Kepolisian mengedepankan penanganan yang memperhatikan hak-hak korban, tanpa mengesampingkan hak para tersangka dalam proses hukum.
Pemeriksaan mencakup apakah perusahaan masuk kategori mikro, kecil, menengah, atau kategori lain sesuai ketentuan ketenagakerjaan.
Penasihat Khusus Presiden Republik Indonesia Bidang Ketenagakerjaan dan Kesejahteraan Buruh Said Iqbal menyampaikan hal itu dalam konferensi pers di Aula Satya Haprabu Gedung Ditreskrimum Polda Metro Jaya, Jumat, 3 Juli 2026. “Terhadap korban, negara harus hadir dan bertanggung jawab,” ujar Said Iqbal.
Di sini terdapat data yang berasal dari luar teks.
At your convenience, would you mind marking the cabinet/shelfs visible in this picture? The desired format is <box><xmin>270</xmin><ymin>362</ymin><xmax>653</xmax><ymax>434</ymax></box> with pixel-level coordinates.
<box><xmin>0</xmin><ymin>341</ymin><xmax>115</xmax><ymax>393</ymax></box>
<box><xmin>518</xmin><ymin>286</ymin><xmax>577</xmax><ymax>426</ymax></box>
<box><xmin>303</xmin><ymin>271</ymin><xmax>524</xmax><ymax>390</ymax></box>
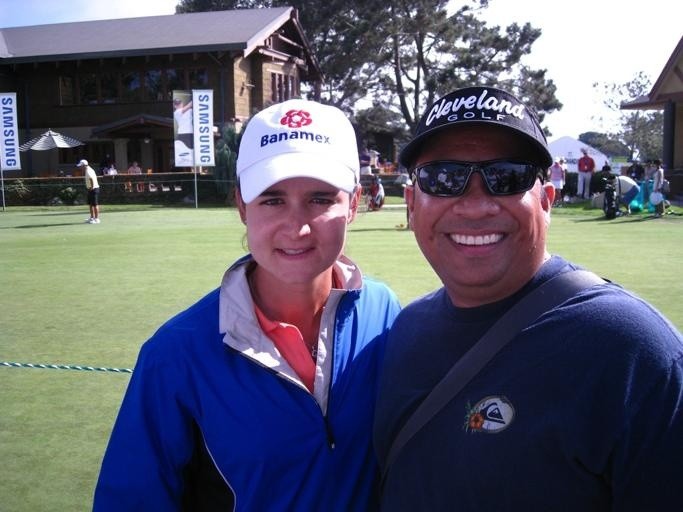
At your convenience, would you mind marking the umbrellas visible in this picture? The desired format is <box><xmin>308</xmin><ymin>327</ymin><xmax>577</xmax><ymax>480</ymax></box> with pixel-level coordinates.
<box><xmin>18</xmin><ymin>128</ymin><xmax>87</xmax><ymax>175</ymax></box>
Kabidhumas Polda Metro Jaya Kombes Pol Budi Hermanto menyampaikan hal itu dalam konferensi pers di Aula Satya Haprabu Gedung Ditreskrimum Polda Metro Jaya, Jumat, 3 Juli 2026. “Kami mengimbau masyarakat tetap tenang dan mempercayakan proses hukum kepada kepolisian,” ujar Kombes Budi.
Kepala Bidang Pengawasan Ketenagakerjaan Dr. Titin Saptini, S.E., M.H. memaparkan hal tersebut saat konferensi pers, Jumat, 3 Juli 2026.
Semua pihak diminta menghormati proses hukum dan memberi ruang bagi pemulihan para korban.